Bukankah telah diketahui bahwa mereka itu bukan pemberi, bukan penolak, bukan pencelaka, bukan yang Qadim, dan bukan Yang Akhir kecuali hanya Allah Yang Hak. Jika kamu berkata bahwa kamu mengetahui hal itu, maka
"Bagaimana kamu tahu sedangkan kamu mendahulukan selain Dia ?"

~ Wahai manusia, barangsiapa yang meninggalkan pintu Allah Yang Hak, tentu menuju pintu manusia.
"Barangsiapa yang menyia-nyiakan jalan Allah dan naungan-Nya, tentu tunduk dijalan mahluk dan berlindung disana."
" Barangsiapa yang dikehendaki oleh Allah kebaikannya, tentu pintu pintu yang menuju mahluk ditutup bagi dirinya, pemberian mereka diputus untuknya, sehingga semua yang dari mahluk itu tidak berguna bagi dirinya."

~ Wahai hamba Allah, janganlah kamu berputus asa dari rahmat Allah dan janganlah kamu selalu mengerjakan perbuatan maksiat yang menyebabkan dosa besar, sucikan busana agamamu dari najis dengan air tobat, tetap bersama Nya dan ikhlas disamping-Nya.Ketahuilah bahwa semua yang terjadi pada dirimu (yang bukan penyakit yang menimpa dirimu), semua itu datangnya dari Allah. Karena itu kembalilah kepada Allah dengan sepenuh hati.

~ Wahai hamba Allah, peliharalah ikhlas dalam beramal, luruskan pandanganmu dan perhatikan amalmu. Beramallah kamu karena Allah, jangan karena nikmat Nya. Jadilah kamu seperti orang yang mencari ridlo-Nya semata. Carilah keridlaan-Nya sampai Dia memberimu. Apabila Allah memberimu berarti kenikmatan dunia dan akherat kamu peroleh.Di dunia bisa dekat dengan Allah, diakherat bisa melihat Allah dan memperoleh balasan sebagaimana yang Dia janjikan. Didunia kamu dapat mengenal-Nya melalui mata hatimu,sehingga jiwamu tenang, aman, sejuk, tidak susah, dan merasa cukup terhadap ketentuan Nya yang ada padamu. Dan diakherat kamu dapat melihat melalui mata kepalamu.

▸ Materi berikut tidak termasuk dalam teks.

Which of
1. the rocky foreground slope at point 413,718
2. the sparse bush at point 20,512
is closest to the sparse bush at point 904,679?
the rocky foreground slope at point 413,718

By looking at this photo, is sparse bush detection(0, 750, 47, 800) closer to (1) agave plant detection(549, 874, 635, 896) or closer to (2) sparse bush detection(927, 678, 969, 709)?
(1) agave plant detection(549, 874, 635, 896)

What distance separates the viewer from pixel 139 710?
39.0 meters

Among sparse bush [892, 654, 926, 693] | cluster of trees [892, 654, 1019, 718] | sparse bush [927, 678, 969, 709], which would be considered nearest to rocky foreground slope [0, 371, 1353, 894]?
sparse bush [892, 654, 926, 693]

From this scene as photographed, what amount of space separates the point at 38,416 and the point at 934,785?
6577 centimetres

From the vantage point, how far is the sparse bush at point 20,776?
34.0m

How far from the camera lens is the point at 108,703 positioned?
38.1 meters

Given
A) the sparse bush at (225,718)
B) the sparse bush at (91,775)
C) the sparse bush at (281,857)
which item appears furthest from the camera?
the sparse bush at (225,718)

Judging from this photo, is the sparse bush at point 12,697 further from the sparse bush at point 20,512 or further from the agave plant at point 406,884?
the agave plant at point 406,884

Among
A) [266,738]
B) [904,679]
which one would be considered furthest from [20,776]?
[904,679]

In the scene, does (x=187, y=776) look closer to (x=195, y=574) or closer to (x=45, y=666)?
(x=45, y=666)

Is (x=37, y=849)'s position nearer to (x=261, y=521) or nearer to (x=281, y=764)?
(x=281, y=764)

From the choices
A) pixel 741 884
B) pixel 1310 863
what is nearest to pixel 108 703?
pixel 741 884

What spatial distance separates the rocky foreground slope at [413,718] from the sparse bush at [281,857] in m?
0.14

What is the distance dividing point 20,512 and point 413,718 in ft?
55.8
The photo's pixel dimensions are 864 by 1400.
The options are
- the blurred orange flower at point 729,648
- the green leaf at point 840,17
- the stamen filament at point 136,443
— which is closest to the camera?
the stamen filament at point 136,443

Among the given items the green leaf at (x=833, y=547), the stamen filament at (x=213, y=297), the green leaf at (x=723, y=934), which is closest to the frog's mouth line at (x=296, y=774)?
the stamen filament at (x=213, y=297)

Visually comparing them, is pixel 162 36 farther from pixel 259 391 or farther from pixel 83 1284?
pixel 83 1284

~ Wahai hamba Allah, yang dinamakan takut kepada Allah itu bukanlah takut kepada siksa-siksa-Nya, tetapi takut kepada Allah adalah merasa bahwa Allah selalu mengawasi segala perbuatan baik dan buruk,sehingga seseorang tidak berani dan takut melakukan kemaksiatan lalu tunduk dan patuh terhadap syariat-Nya.

~ Wahai hamba Allah, makanlah dan minumlah dengan makanan dan minuman yang diridhoi Allah, dan perangilah hawa nafsumu jangan sampai kamu hanyut terbawa oleh kemauan hawa nafsu.
Ketahuilah bahwa dilangit dan dibumi tiada penguasa selain Allah Azza wa Jalla,
Tiada Tuhan dan tiada penenang kecuali hanya Dia,
tiada penentu atau pemutus kecuali Dia,
tiada penguasa atau penakluk kecuali hanya Dia,
dan tiada yang perkasa selain Dia.Maka ketahuilah melalui mata hatimu dan batinmu bahwa Allah Azza wa Jalla adalah satu-satunya tempat harapanmu, bukan kepada yang lain.

Sesungguhnya cobaan itu banyak tetapi penangkalnya hanya satu demikian juga penyakit itu banyak tetapi penyembuhnya cuma satu, yaitu Allah Ta'ala.

~Wahai orang yang terkena penyakit jiwa, serahkanlah jiwamu kepada dokter, dan kamu tak perlu berduka cita atas sesuatu yang dikehendaki padamu karena Allah lebih penyantun kepadamu daripada dirimu sendiri.
Jagalah dirimu dihadapan-Nya dan janganlah kamu Membelakangi-Nya, karena kamu dapat melihat segala kebaikan dunia dan akherat hanya dari Dia semata.

Cinta kepada Allah menurut Imam A1-Ghazali adalah sebagai hasil dari makrifatullah. Oleh karena itu beliau berkata :
"Ketahuilah bahwa tajalli
(memperoleh kenyataan) keagungan Allah membawa manusia khauf(takut) kepada Allah,
tajalli kecantikan dan keindahan Allah membawa manusia kepada rindu,
tajalli sifat Allah membawa manusia kepada cinta,
tajalli Zat Allah membawa manusia kepada tauhid."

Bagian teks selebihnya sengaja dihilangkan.